Viewed most favorably to the People, there was legally sufficient proof that defendant knew that the individuals entering his residence were police engaged in official duties and he fired a shotgun from close range at them intending to cause the death of at least one officer. Since the shot discharged over 400 pellets and other officers were in close proximity, there is legally sufficient evidence that, while defendant intended to kill one officer, he also recklessly created a grave risk of death to other officers, reflecting the separate mens rea of depraved indifference necessary for the reckless endangerment conviction (see People v. Tambadou, 56 A.D.3d 953, 953–954, 868 N.Y.S.2d 778 [2008], lv. denied 12 N.Y.3d 762, 876 N.Y.S.2d 714, 904 N.E.2d 851 [2009] ; People v. Craft, 36 A.D.3d 1145, 1147, 827 N.Y.S.2d 376 [2007], lv. denied 8 N.Y.3d 945, 836 N.Y.S.2d 555, 868 N.E.2d 238 [2007] ; see also People v. Trappier, 87 N.Y.2d 55, 59, 637 N.Y.S.2d 352, 660 N.E.2d 1131 [1995] ). There is legally sufficient evidence of all the crimes of which defendant was convicted. Further, upon weighing the proof in the record and viewing it in a neutral light, while giving deference to the jury's credibility determinations (see People v. Romero, 7 N.Y.3d 633, 643–645, 826 N.Y.S.2d 163, 859 N.E.2d 902 [2006] ; People v. Clark, 51 A.D.3d 1050, 1052, 857 N.Y.S.2d 758 [2008], lv. denied 10 N.Y.3d 957, 863 N.Y.S.2d 141, 893 N.E.2d 447 [2008] ), the convictions are supported by the weight of the evidence.

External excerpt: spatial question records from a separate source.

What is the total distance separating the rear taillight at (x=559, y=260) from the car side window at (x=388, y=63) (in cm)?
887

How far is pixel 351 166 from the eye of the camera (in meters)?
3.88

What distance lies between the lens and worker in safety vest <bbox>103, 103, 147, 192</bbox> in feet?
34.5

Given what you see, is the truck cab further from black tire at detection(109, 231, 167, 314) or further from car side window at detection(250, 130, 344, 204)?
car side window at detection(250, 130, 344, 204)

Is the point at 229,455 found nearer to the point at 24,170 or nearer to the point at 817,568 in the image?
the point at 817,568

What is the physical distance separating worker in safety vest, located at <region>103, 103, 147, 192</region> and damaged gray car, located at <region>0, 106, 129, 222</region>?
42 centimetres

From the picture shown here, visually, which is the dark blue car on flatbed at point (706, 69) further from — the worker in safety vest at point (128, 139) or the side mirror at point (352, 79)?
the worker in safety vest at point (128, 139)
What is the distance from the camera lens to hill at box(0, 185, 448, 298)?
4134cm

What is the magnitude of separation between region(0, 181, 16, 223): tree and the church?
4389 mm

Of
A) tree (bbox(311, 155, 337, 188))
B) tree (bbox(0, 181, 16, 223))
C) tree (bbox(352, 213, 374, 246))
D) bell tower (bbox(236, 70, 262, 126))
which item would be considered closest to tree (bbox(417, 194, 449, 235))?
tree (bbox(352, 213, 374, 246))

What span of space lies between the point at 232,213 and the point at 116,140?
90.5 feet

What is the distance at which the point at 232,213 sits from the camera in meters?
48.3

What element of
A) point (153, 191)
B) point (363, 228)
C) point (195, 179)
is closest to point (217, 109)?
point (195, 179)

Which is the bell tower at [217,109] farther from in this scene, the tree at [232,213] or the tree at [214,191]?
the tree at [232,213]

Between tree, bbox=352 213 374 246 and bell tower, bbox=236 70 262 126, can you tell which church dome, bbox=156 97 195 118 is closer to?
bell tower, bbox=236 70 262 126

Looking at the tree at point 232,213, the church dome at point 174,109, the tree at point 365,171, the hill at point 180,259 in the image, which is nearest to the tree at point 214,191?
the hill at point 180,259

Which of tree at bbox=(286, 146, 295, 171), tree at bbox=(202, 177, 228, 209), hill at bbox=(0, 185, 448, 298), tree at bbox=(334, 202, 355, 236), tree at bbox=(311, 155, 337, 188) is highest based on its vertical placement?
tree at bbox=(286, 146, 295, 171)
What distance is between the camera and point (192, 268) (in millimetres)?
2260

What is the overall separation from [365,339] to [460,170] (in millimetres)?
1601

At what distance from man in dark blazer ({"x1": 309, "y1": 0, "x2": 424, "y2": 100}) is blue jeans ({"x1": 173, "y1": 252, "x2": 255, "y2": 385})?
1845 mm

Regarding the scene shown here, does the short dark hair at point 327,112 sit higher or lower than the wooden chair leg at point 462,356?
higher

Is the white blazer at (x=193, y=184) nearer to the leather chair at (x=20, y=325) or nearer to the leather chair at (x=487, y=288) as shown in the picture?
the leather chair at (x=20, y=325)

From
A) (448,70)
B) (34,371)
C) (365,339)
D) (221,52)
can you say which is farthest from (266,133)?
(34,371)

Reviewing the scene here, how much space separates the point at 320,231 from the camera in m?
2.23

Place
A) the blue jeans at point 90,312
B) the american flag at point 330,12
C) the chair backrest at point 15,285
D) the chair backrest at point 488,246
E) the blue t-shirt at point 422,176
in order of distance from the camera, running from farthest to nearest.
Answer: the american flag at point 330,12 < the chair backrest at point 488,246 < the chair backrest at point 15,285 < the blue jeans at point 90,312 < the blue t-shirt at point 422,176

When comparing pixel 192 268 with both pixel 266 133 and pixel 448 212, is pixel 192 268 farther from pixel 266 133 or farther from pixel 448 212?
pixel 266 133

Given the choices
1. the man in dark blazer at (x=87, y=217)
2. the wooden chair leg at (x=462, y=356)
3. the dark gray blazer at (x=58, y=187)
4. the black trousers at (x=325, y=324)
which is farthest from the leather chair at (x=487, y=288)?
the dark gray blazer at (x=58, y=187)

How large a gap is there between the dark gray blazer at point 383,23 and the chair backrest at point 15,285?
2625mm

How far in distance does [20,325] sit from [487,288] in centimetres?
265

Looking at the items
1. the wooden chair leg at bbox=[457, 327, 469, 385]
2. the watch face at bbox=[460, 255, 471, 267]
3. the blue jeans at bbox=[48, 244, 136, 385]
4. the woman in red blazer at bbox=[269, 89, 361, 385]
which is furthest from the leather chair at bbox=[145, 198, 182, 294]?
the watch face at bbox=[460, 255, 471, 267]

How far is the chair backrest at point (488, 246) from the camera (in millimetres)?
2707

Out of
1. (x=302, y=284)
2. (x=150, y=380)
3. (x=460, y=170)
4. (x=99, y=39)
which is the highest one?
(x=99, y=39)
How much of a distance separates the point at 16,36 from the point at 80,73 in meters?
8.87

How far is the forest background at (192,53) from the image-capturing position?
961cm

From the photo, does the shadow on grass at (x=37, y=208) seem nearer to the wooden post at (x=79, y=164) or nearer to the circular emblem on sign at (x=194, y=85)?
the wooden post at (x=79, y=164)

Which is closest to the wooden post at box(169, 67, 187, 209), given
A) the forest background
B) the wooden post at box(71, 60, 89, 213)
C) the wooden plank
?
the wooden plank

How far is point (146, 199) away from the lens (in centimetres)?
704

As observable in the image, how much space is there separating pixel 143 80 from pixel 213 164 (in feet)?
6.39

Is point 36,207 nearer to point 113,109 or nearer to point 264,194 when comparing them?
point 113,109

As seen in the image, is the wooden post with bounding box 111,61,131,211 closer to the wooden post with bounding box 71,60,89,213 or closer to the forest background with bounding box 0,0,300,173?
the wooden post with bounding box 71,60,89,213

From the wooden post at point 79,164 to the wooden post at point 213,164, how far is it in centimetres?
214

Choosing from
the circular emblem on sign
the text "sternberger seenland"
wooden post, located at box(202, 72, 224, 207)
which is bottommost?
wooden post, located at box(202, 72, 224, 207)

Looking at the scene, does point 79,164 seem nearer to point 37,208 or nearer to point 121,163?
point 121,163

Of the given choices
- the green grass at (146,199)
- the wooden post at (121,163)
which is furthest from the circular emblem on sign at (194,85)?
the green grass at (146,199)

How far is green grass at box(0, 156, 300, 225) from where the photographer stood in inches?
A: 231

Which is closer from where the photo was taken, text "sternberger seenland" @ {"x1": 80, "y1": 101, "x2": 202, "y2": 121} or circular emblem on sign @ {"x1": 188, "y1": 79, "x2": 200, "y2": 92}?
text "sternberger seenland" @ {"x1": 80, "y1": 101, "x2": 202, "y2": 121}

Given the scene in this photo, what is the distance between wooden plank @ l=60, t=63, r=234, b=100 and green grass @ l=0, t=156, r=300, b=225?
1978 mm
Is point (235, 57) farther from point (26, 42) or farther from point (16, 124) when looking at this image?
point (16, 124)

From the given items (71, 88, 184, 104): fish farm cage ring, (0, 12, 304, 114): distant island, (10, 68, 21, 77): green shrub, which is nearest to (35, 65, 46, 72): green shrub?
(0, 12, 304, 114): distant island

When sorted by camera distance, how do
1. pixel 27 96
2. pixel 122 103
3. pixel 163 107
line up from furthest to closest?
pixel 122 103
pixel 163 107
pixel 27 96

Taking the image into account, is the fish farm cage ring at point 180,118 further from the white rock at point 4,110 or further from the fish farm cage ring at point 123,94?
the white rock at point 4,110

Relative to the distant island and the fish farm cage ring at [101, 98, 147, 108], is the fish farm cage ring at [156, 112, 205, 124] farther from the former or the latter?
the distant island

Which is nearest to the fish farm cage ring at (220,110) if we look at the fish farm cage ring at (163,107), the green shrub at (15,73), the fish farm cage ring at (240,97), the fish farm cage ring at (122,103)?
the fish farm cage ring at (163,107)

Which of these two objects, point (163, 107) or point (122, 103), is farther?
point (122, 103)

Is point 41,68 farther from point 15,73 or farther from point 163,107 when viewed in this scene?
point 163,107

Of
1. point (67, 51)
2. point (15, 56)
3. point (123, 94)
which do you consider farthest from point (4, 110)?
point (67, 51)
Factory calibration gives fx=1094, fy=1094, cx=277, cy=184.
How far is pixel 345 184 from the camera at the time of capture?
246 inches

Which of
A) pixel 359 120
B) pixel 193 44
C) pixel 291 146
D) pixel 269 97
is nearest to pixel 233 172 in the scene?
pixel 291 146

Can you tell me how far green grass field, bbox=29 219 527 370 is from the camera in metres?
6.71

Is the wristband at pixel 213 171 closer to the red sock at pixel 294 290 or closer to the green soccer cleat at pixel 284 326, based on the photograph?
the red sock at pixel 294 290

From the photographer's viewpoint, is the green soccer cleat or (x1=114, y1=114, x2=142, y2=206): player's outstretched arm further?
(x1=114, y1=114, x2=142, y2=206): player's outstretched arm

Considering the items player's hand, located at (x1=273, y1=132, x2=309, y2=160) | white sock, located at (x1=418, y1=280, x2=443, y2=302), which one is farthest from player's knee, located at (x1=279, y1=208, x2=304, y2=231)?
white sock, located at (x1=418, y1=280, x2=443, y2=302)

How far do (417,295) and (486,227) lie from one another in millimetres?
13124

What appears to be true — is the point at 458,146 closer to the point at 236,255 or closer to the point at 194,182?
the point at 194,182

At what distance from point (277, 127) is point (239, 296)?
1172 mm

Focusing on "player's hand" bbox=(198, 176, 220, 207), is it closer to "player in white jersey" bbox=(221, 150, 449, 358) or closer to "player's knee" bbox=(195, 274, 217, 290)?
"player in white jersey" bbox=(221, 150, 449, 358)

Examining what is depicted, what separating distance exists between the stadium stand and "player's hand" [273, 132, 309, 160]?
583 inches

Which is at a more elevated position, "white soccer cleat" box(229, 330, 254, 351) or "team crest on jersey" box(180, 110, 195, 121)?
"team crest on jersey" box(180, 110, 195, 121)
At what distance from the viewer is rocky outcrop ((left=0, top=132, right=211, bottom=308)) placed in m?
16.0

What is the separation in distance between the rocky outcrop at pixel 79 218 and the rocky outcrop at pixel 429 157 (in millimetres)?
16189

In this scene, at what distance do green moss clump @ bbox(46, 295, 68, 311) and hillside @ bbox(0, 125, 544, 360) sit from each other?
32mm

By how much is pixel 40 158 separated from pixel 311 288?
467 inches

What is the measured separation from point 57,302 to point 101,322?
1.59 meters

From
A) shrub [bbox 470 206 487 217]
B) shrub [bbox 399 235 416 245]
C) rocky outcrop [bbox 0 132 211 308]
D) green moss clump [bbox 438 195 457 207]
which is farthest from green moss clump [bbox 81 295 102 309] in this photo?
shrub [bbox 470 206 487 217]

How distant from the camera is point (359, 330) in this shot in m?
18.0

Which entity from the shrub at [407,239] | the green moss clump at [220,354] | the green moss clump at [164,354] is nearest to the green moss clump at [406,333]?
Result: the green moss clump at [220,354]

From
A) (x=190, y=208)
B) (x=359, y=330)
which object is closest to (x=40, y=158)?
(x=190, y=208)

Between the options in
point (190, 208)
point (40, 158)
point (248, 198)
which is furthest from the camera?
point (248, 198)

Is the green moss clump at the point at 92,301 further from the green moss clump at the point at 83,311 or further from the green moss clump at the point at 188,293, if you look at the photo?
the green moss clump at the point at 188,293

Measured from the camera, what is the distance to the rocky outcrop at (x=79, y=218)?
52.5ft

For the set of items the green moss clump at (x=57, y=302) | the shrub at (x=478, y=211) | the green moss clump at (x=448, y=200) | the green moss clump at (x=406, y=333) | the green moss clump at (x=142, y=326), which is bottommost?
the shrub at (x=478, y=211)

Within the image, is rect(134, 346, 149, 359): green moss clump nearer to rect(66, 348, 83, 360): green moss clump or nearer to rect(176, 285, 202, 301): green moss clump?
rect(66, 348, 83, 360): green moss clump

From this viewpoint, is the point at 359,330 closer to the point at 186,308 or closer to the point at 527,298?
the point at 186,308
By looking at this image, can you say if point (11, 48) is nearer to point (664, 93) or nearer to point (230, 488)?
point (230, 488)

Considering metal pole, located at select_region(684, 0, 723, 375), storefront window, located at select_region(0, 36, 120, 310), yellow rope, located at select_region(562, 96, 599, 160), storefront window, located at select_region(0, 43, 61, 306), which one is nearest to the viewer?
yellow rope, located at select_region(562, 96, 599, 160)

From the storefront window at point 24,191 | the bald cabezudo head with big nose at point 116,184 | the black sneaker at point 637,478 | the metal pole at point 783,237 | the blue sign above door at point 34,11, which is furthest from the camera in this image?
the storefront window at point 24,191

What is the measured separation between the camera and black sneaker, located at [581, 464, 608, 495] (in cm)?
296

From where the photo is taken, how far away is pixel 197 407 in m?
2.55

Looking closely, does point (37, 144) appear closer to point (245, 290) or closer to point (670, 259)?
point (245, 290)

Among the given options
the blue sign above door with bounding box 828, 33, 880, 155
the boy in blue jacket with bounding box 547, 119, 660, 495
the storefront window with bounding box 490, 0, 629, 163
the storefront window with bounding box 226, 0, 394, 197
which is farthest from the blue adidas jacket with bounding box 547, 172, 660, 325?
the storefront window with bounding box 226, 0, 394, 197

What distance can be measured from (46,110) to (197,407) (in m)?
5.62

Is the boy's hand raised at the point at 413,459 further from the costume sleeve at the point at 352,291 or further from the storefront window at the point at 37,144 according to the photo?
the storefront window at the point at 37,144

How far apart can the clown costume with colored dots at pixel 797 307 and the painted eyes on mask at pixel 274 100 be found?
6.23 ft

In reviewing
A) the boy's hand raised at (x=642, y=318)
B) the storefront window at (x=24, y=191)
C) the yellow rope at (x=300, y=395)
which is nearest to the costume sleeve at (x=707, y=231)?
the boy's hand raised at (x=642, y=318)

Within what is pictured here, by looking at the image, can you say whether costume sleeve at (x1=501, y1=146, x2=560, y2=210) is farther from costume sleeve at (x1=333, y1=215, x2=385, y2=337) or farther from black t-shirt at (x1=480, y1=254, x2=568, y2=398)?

Lastly, defendant urges that his sentence-particularly the maximum of 40 years to life for attempted aggravated murder-was harsh and excessive. "[A]lthough we have the authority to modify a sentence that is unduly harsh or severe under the circumstances, we reduce sentences only in extraordinary circumstances or where the trial court abused its discretion" (People v. Rollins, 51 A.D.3d 1279, 1282, 858 N.Y.S.2d 474 [2008], lvs. denied 11 N.Y.3d 922, 930, 874 N.Y.S.2d 8, 902 N.E.2d 442 [2009] [internal quotation marks and citations omitted]; see People v. Chancey, 127 A.D.3d 1409, 1413, 8 N.Y.S.3d 451 [2015], lv. denied 25 N.Y.3d 1199, 16 N.Y.S.3d 522, 37 N.E.3d 1165 [2015] ). In light of the serious nature of defendant's crimes in which several police officers were exposed to a risk of death or serious injury, we are unpersuaded to reduce the sentence (see People v. Blackman, 90 A.D.3d 1304, 1311, 935 N.Y.S.2d 181 [2011], lv. denied 19 N.Y.3d 971, 950 N.Y.S.2d 353, 973 N.E.2d 763 [2012] ; People v. Levy, 52 A.D.3d 1025, 1028–1029, 859 N.Y.S.2d 527 [2008] ; People v. Rollins, 51 A.D.3d at 1282–1283, 858 N.Y.S.2d 474 ).
ORDERED that the judgment is affirmed.
GARRY, ROSE, LYNCH and DEVINE, JJ., concur.